Does Jeremy Corbyn actually care about the working class? It might sound like an absurd question to ask of a Marxist, but if he did, surely he would have seen his own poll ratings—“most unpopular opposition leader of past 45 years,” step forward!—and moved aside to give someone less despised a shot at beating Johnson, a shot which anyone with any charisma, intelligence and political guile would probably have won. His supporters call him humble, but he is a narcissist of the worst kind, with one hand virtue signalling his support for the poor and anti-racist causes (bar the jews, of course) and with the other tightening his grip on power within his party, ensuring that his cult of personality remains untarnished while the country gets pushed to the literal brink.

Jeremy Corbyn at a rally in Birmingham, December 5, 2019 (CC BY 2.0).

The post-election “period of reflection” has been nothing of the sort, as Corbyn and his supporters’ immediate reaction has been to try and gaslight the entire UK. Labour’s hard-left insurgents claim Brexit was the only reason they lost. They claim their defeat (their defeat!) in the 2017 general election as proof of how popular their policies truly are. They claim that the idea of moving to a more moderate, center-left model that won Tony Blair three elections (the only elections that the Labour party has won in the past 50 years) is the last thing the recent vote proves they should do. It’s a rewriting of history before there has even been time for dust to touch the ground, let alone settle. “The party told you to reject the evidence of your eyes and ears”—Corbynism’s final, most essential command.

Their response to the election reveals Corbyn’s supporters to be exactly the same as all the hard-leftists who have come before them—a “new kind of politics” this is not. The old Marxist tropes of anti-Semitism and blame-dodging were already there for all to see, and now they have made plain that keeping a stranglehold on the Labour party is far more important to them than winning future elections, too. Their preferred candidate after Corbyn must, they say, be one made in his unelectable image. If they get their way and that ends up being the utterly charmless Rebecca Long-Bailey, then God help us all. Roll on another defeat in five years time.

What Now?

What now indeed. With Brexit on the way—oven-ready and hot enough to scold the mouths of every single British citizen—some sort of certainty has returned to Britain’s shores for the first time in three years. But being certain someone is about to punch you in the mouth doesn’t make it hurt any less. It’s still impossible to see how Brexit is going to benefit the UK. In order to get a deal secured by the end of 2020 (which is by all accounts an absurdly short amount of time for negotiations this complex), Johnson will have to cave to the EU’s every demand. This probably includes leaving Britain aligned with the EU’s market and rules, but without a seat at the decision-making table. We will become, as the new forgotten man of British politics Jacob Rees-Mogg was so fond of saying, a vassal state. And if Johnson doesn’t cave, the No Deal fiasco will rear its head once more at the end of the transition period. A win-win, then.
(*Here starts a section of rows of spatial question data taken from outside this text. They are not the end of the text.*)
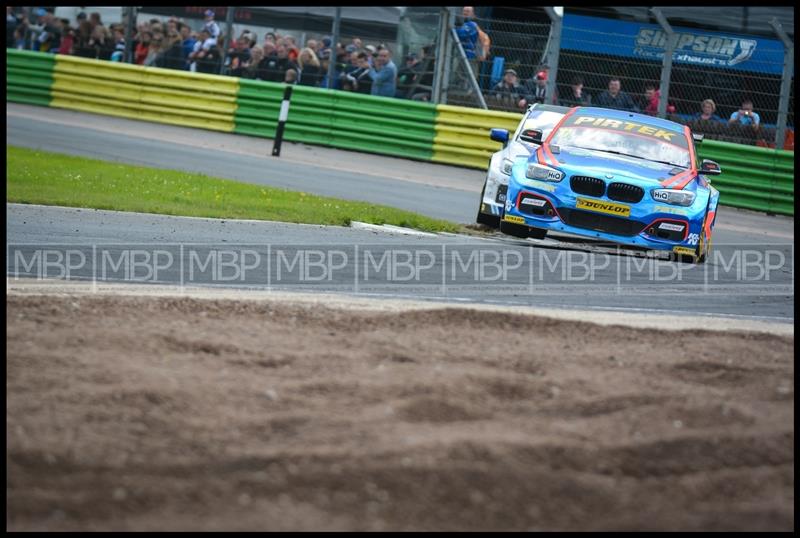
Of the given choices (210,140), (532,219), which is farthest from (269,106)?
(532,219)

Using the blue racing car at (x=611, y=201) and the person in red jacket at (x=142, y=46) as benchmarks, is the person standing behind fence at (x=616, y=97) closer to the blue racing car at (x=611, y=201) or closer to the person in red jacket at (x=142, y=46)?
the blue racing car at (x=611, y=201)

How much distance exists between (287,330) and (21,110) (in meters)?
20.5

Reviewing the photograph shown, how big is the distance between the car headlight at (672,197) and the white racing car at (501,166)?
1594 mm

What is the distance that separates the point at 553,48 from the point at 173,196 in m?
8.68

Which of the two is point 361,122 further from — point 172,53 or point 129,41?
point 129,41

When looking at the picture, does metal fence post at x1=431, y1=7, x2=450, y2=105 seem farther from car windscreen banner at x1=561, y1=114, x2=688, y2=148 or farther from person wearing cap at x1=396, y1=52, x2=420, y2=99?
car windscreen banner at x1=561, y1=114, x2=688, y2=148

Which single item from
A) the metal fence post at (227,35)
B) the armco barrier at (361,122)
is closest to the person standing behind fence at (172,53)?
the metal fence post at (227,35)

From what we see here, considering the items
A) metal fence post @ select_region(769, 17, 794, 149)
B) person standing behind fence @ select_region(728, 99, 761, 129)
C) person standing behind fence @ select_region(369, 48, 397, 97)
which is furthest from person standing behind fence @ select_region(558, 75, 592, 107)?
person standing behind fence @ select_region(369, 48, 397, 97)

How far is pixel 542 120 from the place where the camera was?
14.5 meters

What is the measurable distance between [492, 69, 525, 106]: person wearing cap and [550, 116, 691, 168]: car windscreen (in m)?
7.47

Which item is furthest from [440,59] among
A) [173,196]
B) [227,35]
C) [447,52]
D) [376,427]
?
[376,427]

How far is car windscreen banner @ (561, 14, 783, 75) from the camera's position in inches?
747

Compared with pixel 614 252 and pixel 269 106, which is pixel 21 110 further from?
pixel 614 252

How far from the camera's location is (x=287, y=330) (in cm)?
682
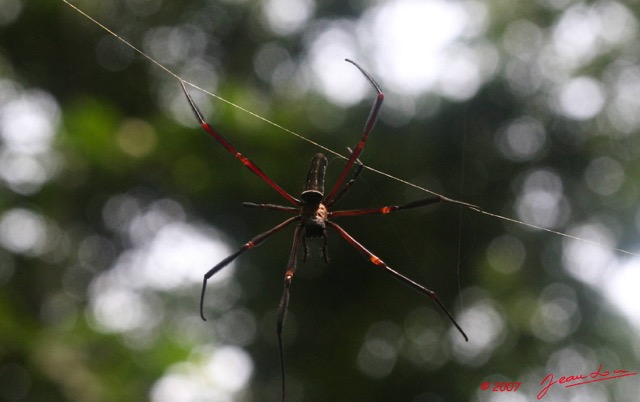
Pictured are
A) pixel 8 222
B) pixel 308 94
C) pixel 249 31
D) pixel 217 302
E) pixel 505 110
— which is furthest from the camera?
pixel 249 31

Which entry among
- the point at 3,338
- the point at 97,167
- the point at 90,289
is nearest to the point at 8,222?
the point at 97,167

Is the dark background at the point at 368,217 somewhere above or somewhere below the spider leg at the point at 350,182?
above

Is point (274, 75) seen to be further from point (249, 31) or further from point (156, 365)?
point (156, 365)

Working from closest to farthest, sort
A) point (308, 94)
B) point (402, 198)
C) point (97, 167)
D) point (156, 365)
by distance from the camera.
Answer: point (156, 365), point (97, 167), point (402, 198), point (308, 94)
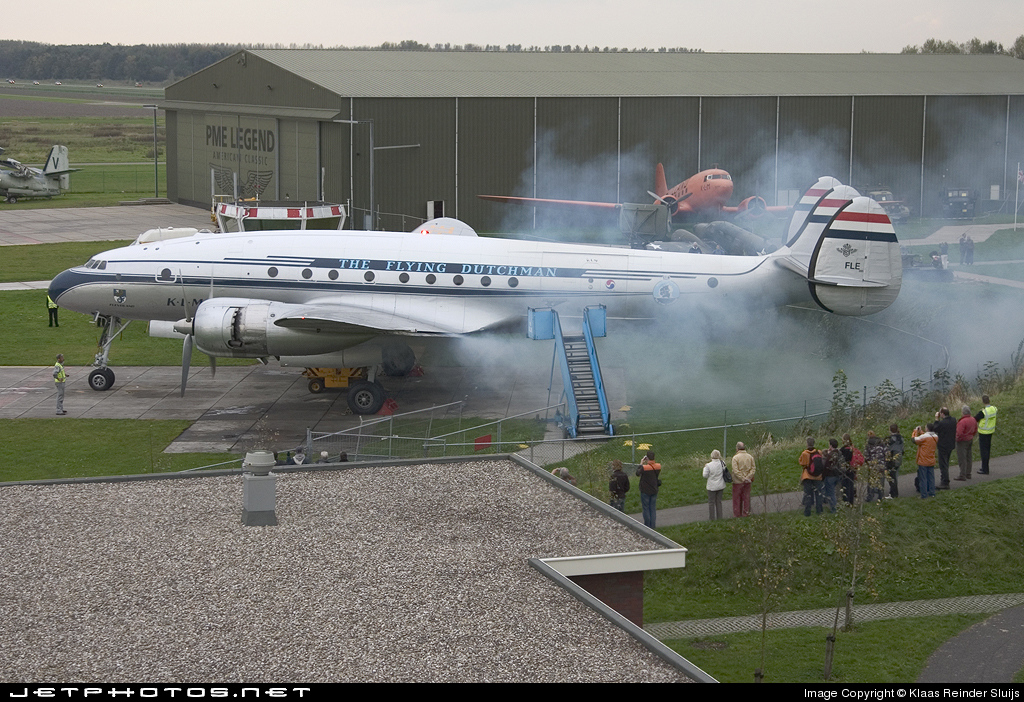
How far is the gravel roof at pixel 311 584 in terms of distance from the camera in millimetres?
13797

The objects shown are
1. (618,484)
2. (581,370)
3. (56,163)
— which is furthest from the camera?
(56,163)

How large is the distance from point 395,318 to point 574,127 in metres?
38.1

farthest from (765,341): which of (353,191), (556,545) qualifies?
(353,191)

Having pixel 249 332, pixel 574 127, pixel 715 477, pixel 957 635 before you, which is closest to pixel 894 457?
pixel 715 477

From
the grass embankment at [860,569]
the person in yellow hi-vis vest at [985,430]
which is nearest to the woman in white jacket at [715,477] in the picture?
the grass embankment at [860,569]

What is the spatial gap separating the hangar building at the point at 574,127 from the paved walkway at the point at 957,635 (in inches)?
1671

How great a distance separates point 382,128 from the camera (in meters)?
66.3

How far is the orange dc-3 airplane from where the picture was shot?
206ft

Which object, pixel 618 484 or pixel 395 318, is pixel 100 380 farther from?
pixel 618 484

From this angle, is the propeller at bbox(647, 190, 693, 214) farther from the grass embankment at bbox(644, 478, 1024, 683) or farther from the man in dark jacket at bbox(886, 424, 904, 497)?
the grass embankment at bbox(644, 478, 1024, 683)

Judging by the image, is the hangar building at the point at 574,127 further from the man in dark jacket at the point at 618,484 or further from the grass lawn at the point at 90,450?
the man in dark jacket at the point at 618,484

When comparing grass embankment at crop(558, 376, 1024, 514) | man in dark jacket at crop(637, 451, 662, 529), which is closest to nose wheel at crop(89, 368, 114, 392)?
grass embankment at crop(558, 376, 1024, 514)

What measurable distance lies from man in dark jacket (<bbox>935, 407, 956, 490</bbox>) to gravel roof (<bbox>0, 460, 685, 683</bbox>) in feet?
37.3

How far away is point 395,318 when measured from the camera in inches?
1374
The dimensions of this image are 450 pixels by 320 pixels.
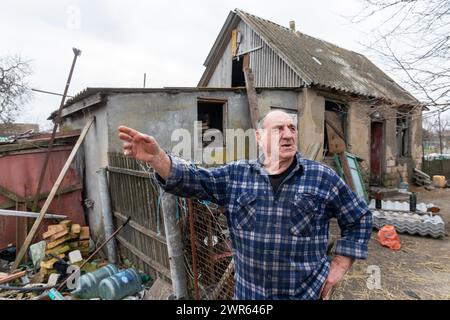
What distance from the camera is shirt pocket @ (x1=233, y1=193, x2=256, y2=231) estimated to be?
64.4 inches

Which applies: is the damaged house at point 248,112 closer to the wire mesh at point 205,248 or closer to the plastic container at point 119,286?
the plastic container at point 119,286

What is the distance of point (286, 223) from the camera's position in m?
1.57

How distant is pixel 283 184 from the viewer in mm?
1631

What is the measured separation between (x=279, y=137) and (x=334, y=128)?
7937 millimetres

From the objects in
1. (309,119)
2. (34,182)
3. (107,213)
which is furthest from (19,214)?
(309,119)

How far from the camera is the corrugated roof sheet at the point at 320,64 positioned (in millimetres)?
8946

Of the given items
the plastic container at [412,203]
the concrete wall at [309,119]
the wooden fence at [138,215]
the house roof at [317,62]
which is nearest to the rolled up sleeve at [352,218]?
the wooden fence at [138,215]

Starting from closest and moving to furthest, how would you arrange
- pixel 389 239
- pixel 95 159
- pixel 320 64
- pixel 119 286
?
1. pixel 119 286
2. pixel 389 239
3. pixel 95 159
4. pixel 320 64

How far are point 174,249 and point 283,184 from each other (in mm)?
1590

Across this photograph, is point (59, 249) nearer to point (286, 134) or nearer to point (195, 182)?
point (195, 182)

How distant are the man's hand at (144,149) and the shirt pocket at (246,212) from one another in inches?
18.5
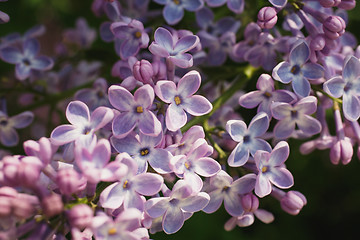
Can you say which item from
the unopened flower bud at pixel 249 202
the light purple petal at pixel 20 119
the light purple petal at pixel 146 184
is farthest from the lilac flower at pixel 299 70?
the light purple petal at pixel 20 119

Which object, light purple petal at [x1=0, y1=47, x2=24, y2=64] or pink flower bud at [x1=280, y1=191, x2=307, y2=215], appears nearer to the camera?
pink flower bud at [x1=280, y1=191, x2=307, y2=215]

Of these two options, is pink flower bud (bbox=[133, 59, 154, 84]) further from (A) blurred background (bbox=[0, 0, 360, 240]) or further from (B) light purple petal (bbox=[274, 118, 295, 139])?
(A) blurred background (bbox=[0, 0, 360, 240])

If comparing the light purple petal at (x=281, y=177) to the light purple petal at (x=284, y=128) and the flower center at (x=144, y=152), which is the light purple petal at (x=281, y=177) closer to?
the light purple petal at (x=284, y=128)

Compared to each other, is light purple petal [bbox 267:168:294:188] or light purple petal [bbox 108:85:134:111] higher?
light purple petal [bbox 108:85:134:111]

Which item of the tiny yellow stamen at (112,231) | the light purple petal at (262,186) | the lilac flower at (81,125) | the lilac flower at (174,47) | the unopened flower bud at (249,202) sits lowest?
the unopened flower bud at (249,202)

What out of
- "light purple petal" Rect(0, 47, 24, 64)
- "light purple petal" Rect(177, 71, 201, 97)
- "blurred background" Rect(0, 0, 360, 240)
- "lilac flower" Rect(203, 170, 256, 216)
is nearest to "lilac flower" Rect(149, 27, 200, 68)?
"light purple petal" Rect(177, 71, 201, 97)

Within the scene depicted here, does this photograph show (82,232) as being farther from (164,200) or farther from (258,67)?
(258,67)
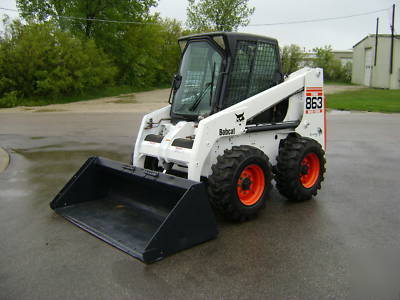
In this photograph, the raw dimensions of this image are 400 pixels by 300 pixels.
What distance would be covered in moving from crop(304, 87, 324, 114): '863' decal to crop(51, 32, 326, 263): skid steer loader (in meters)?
0.02

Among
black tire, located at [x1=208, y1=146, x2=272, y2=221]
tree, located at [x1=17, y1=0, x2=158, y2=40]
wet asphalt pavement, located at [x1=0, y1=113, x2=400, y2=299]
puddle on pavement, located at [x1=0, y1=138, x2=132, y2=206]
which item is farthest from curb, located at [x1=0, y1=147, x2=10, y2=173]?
tree, located at [x1=17, y1=0, x2=158, y2=40]

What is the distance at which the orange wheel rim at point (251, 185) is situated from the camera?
17.1 ft

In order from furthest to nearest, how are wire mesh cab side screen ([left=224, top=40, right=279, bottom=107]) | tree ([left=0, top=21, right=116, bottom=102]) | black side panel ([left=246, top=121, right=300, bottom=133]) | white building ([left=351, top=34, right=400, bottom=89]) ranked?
1. white building ([left=351, top=34, right=400, bottom=89])
2. tree ([left=0, top=21, right=116, bottom=102])
3. wire mesh cab side screen ([left=224, top=40, right=279, bottom=107])
4. black side panel ([left=246, top=121, right=300, bottom=133])

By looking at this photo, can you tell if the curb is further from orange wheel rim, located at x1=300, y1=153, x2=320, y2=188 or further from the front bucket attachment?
orange wheel rim, located at x1=300, y1=153, x2=320, y2=188

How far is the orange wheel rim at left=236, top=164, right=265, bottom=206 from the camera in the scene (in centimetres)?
521

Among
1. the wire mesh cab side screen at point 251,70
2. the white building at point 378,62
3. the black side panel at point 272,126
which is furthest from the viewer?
the white building at point 378,62

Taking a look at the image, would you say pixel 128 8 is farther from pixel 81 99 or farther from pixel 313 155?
pixel 313 155

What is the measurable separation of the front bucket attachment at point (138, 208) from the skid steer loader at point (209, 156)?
0.01 metres

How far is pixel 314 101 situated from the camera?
257 inches

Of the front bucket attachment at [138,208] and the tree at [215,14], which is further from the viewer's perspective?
the tree at [215,14]

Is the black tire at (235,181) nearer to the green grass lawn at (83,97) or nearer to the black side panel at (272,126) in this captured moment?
the black side panel at (272,126)

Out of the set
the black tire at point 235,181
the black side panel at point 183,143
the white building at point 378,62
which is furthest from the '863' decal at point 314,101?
the white building at point 378,62

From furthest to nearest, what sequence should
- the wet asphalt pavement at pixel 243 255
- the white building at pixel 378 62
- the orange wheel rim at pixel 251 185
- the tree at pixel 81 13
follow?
the white building at pixel 378 62 → the tree at pixel 81 13 → the orange wheel rim at pixel 251 185 → the wet asphalt pavement at pixel 243 255

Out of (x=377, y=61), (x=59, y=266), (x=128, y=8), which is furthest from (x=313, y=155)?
(x=377, y=61)
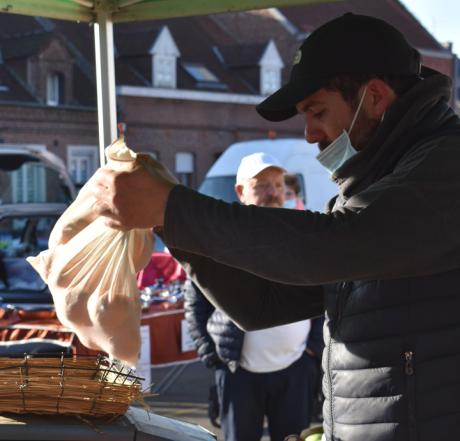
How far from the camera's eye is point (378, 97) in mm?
2139

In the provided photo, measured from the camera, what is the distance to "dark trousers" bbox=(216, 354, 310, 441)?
4508mm

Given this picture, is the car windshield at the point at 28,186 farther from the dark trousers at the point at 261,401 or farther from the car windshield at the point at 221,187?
the dark trousers at the point at 261,401

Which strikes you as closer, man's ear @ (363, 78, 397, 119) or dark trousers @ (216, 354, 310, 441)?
man's ear @ (363, 78, 397, 119)

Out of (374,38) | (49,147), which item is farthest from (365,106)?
(49,147)

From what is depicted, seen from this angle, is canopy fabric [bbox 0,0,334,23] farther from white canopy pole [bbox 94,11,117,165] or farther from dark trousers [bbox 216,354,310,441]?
dark trousers [bbox 216,354,310,441]

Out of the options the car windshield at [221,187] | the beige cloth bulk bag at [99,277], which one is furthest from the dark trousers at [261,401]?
the car windshield at [221,187]

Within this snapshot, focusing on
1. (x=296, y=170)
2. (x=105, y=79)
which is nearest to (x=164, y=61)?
(x=296, y=170)

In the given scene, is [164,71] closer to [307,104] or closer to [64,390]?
[307,104]

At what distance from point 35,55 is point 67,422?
26.7 meters

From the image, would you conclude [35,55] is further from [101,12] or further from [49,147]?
[101,12]

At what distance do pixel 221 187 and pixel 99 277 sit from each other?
12.6 m

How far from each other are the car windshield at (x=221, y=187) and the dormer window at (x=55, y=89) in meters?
14.3

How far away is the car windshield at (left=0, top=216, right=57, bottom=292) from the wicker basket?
502cm

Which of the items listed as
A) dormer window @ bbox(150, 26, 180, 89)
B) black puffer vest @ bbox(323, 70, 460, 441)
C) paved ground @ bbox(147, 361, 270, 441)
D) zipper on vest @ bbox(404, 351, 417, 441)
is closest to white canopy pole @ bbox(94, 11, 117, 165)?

But let’s look on the bright side: Brexit could well cause the disintegration of the United Kingdom, too. The success of the Scottish Nationalist Party was another of the biggest takeaways from the election; the new electoral map of Britain sees England and Wales blue and Scotland an ominous yellow, already looking like an independent state with vastly different priorities. Scotland voted overwhelmingly to remain in Europe in 2016, so when Britain leaves the EU, the clamor for a fresh referendum on an independent Scotland who remain in the EU will begin in earnest. In fact, it already has. Catalunya is no doubt watching closely.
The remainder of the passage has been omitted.